Dün Ezgi Başaran, Radikal gazetesi basıldığında twitter’da bir Çin bedduası olan “İlginç zamanlarda yaşayasın” diye yazdı. Gerçekten ilginç zamanlarda yaşıyoruz. Bunları böyle açık açık yazıyorum ya, biraz ileri gittim sanırım. İçimdeki çipten, beynimdeki virüsten bir uyarı geldi: “Ne düşünüyon lan!” Dannnn. Kafama bir yumruk!

Panzerle çiçek sulamak
Hiçbir Türk politikacının yapamadığını Osman Baydemir yaptı. Sivil itaatsizlik eyleminde kendisini desteklemek için gelenleri sakinleştirmek için hemen yanı başındaki panzere tırmanıverdi. Gerçi amacı yüksek bir yere çıkmaktı, ama ortaya öylesine ilginç bir görüntü çıktı ki fırsatı anında gole çevirdi. Polislerin şaşkınlığı ne kadar komikse Osman Baydemir’in olayı lehine çevirip bir demokrasi kahramanı fotoğrafına çevirmesi de o kadar dâhice. Bu halkla ilişkiler kafası ile günün birinde Diyarbakır’daki bulvarlarda çiçeklerin panzerle sulandığını görürsem şaşırmayacağım.

Nihat Doğan kafası
Yeni fenomenimiz Nihat Doğan, Survivor adasına gitmeden önce Saba Tümer’e konuk oldu. Yaklaşık yarım saat boyunca canlı yayında Acun Ilıcalı ile yaptıkları halı saha maçını anlattı. Ardından play station muhabbetine girişti. Zaten bir adaya, yarışmaların olduğu bir ‘mücadeleye’ gidiyorlar. Ne hayat yahu... Böyle bir kuşak var. Ben buna büyümeyen oğlanlar diyorum. Eşşek kadar olmuş, bakarsın hâlâ aklı fikri sanayide araba toparlamada. Bir başkası motosikletin üzerinde yaşlanıyor. Bir diğeri play station’dan gözleri kan çanağı. Sabahlara kadar ‘takılıyor’. Gel de kıskanma! Hayat, Nihat Doğan’lara güzel… Bakın sırf Nihat Doğan için Survivor daha başlamadan müdavimiyim diyebilirim. Hele bir de Derya Büyükuncu ile ıssız adada halı saha maçı yaparlarsa yeme de yanında yat...
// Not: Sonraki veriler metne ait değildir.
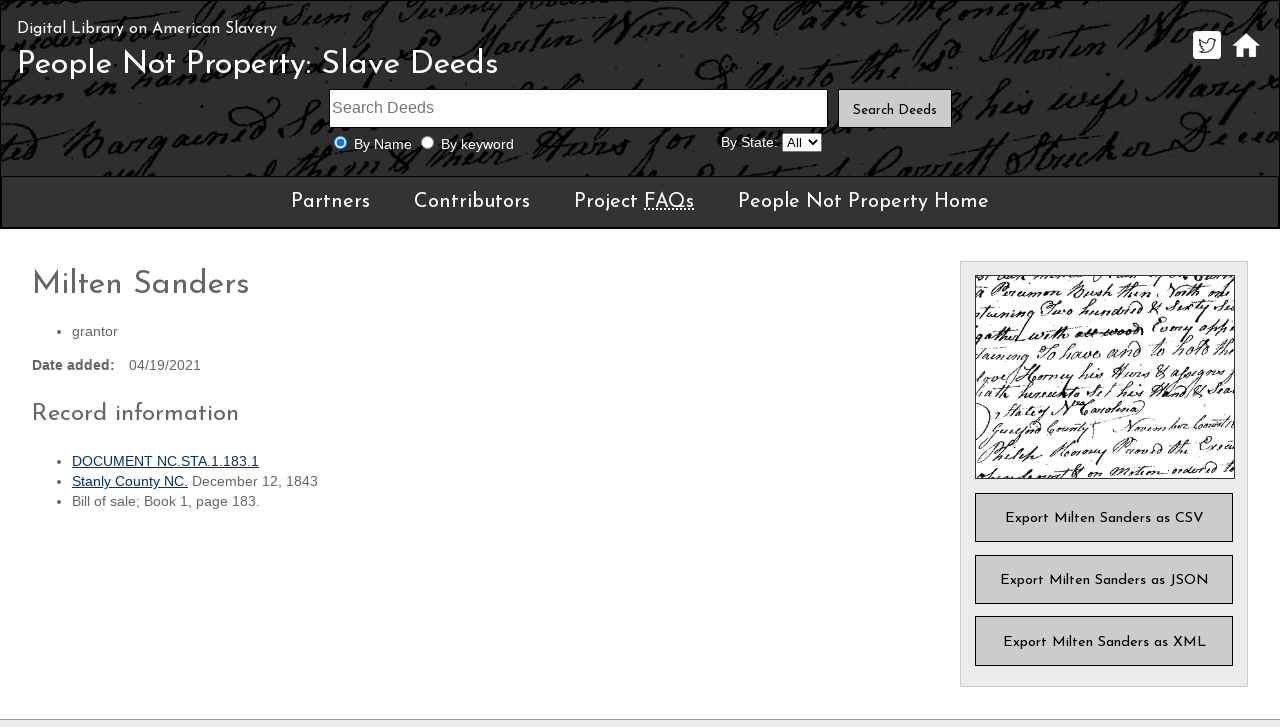

--- FILE ---
content_type: text/html; charset=utf-8
request_url: https://dlas.uncg.edu/deeds/person/20688/
body_size: 6838
content:



<!doctype html>
<html lang="en">
<head>
    <title>People Not Property: Slave Deeds, Digital Library on American Slavery </title>
    <meta name="description" content="The Digital Library on American Slavery compiles independent collections focused upon enslavement in the American South, and houses tens of thousands of public records about over 200 thousand people, including enslaved people, enslavers, free people of color, and more.">
    <meta name="author" content="Richard Cox, ERIT, University Libraries" />
    <meta name="keywords" content="race, history, enslavement, slavery" />
    <meta name="viewport" content="width=device-width" />
    <meta charset="utf-8" />
    <link rel="shortcut icon" href="https://library.uncg.edu/favicon.ico" />
    <link rel="author" href="//library.uncg.edu/info/depts/erit/staff/Richard/" />
    <link href="/Content/css/site.css" rel="stylesheet" />
</head>
<body>
    <header id="uncg"></header>
    <header id="hdrDeeds" role="banner">
        <h1><span><a href="/">Digital Library on American Slavery</a></span> <a href="/deeds/">People Not Property: Slave Deeds</a></h1>

        <ul id="subNav">
            <li><a href="http://twitter.com/digislavery" title="Digital Library on American Slavery Twitter"><img src="/Content/images/icoTwit.png" alt="Twitter" /></a></li>
            <li><a href="/" title="Digital Library on American Slavery Home Page"><img src="/Content/images/icoHome.png" alt="Home" /></a></li>
        </ul>

<form action="/deeds" class="searchForm" method="get">            <input type="text" name="s" id="" required="required" aria-required="true" class="sfField" placeholder="Search Deeds" aria-label="Search terms" maxlength="40" />
            <div class="sfRadios">
                    <input id="nameOnly" type="radio" name="t" value="0" checked="checked" />
                    <label for="nameOnly">By Name</label>
                    <input id="keyWrd" type="radio" name="t" value="1" />

                <label for="keyWrd">By keyword</label>
            </div>
            <div class="sfDD">
                <label for="byState">By State:</label>
                <select id="byState" name="l">
                    <option value="aa">All</option>

                            <option value="nc">NC</option>
                            <option value="dc">DC</option>
                            <option value="tn">TN</option>
                </select>
            </div>
            <div class="sfBtn"><input type="submit" name="" id="" value="Search Deeds" /></div>
</form>
        <!--content-->
        

<nav>
    <ul>
        <li><a href="/deeds/partners/">Partners</a></li>
        <li><a href="/deeds/contributors/">Contributors</a></li>
        <li><a href="/deeds/faq/">Project <abbr title="Frequently Asked Questions">FAQs</abbr></a></li>
        <li><a href="/deeds/">People Not Property Home</a></li>
    </ul>
</nav>
	</header>




    <div id="docContainer" class="contentGrid">
        <div id="docDetails" class="gridContent">
            <h1>Milten Sanders</h1><p></p>
            <ul>
                <li>grantor</li>
            </ul>
            <dl>



                    <dt>Date added</dt>
                    <dd>04/19/2021</dd>
            </dl>

            <h2>Record information</h2>

            <ul>
                <li><a href="/deeds/deed/NC.STA.1.183.1/">DOCUMENT NC.STA.1.183.1</a></li>
                <li><a href="/deeds/NC.STA/">Stanly County NC.</a> December 12, 1843 </li>
                <li>Bill of sale; Book 1, page 183.</li>
            </ul>
        </div>

        <div id="docMetadata" class="sidebar">
            <img src="/Content/images/deeds/splash.png" alt="" />
            <ul>
            </ul>
            <ul>
                <!--<li><a href="#" class="linkButton">Download original as JPG</a></li>-->
                <li><a href="/deeds/person/20688/csv" class="linkButton">Export Milten Sanders as CSV</a></li>
                <li><a href="/deeds/person/20688/json" class="linkButton">Export Milten Sanders as JSON</a></li>
                <li><a href="/deeds/person/20688/xml" class="linkButton">Export Milten Sanders as XML</a></li>
            </ul>
        </div>
    </div>


<footer>
    <ul class="sublinks">
        <li><a href="/about/">About <abbr title="Digital Library on American Slavery">DLAS</abbr></a></li>
        <li><a href="/board/">Advisory Board</a></li>
        <li><a href="/contact/">Questions or Comments?</a></li>
    </ul>
    <!--does snot change-->
    <ul class="sublinks">
        <li><a href="/deeds/partners/">Partners</a></li>
        <li><a href="/deeds/contributors/">Contributors</a></li>
        <li><a href="/deeds/faq/">Project <abbr title="Frequently Asked Questions">FAQs</abbr></a></li>
    </ul>

    <aside>
        <ul>
            <li><a href="https://www.archives.gov/nhprc"><img src="/Content/images/icoNHPRC.png" alt="Funding provided by the National Historical Publications and Records Commission" /></a></li>
            <!--does not change-->
            <li><a href="https://www.nps.gov/orgs/1205/"><img src="/Content/images/icoNTF.png" alt="Member, National Underground Railroad Network to Freedom" /></a></li>
            <!--does not change-->
        </ul>
    </aside>
    <ul style="clear:left;">
        <li><cite>A black family at the Hermitage Plantation, Savannah, Georgia, USA, about 1907</cite> &copy; <a href="https://www.flickr.com/photos/johntewell/">John Tewell</a>.</li>
        <li><cite>John Brown's Farmhouse</cite> &copy; <a href="https://www.flickr.com/photos/tonythemisfit/">Tony Fischer</a>.</li>
        <li>Licensed via <a href="https://creativecommons.org/licenses/by/2.0/">Creative Commons 2.0</a></li>
    </ul>
    <!--does not change-->
    <p>Maintained by <a href="/info/depts/erit/"><abbr title="Electronic Resources and Information Technology">ERIT</abbr></a>, <a href="http://library.uncg.edu/">University Libraries</a>, UNCG</p>
    <!--does not change-->
</footer>

        <!--endcontent-->

        <script src="/bundles/jquery?v=LYwc5OxGSW7ZpkTf7ckY3GOdqafOvzeknRc1cFb3gaI1"></script>


        <script type="text/javascript">
            var _gaq = _gaq || [];
            _gaq.push(['_setAccount', 'UA-4768399-1']);
            _gaq.push(['_setDomainName', 'uncg.edu']);
            _gaq.push(['_trackPageview']);
            (function () {
                var ga = document.createElement('script'); ga.type = 'text/javascript'; ga.async = true;
                ga.src = ('https:' == document.location.protocol ? 'https://ssl' : 'http://www') + '.google-analytics.com/ga.js';
                var s = document.getElementsByTagName('script')[0]; s.parentNode.insertBefore(ga, s);
            })();
        </script>

        
</body>
</html>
TOKİ’ye yeni görev İstanbul’da depremi düşünen tek bir kişi var, o da Ali Ağaoğlu. Yıllardır her çıktığı programda İstanbul’daki binaların deniz kumu ile yapıldığını ve % 70’inin ömrünü tamamladığını iddia ediyor. Kaygılarının ticari değil insani olduğuna inanıyorum. Buradan Başbakan’a bir çağrı yapmak istiyorum. Sayın Başbakan, gelin başarılı işlere imza atan TOKİ’nin gelecek dönemdeki misyonu bu binaları yıkmak olsun. Yıkılan alanlar yeşil alana döndürülsün ve yeni bir İstanbul kurulsun. Sayın Başbakan, pisi pisine depremde ölmek istemiyoruz. Orada sesimi duyan var mı?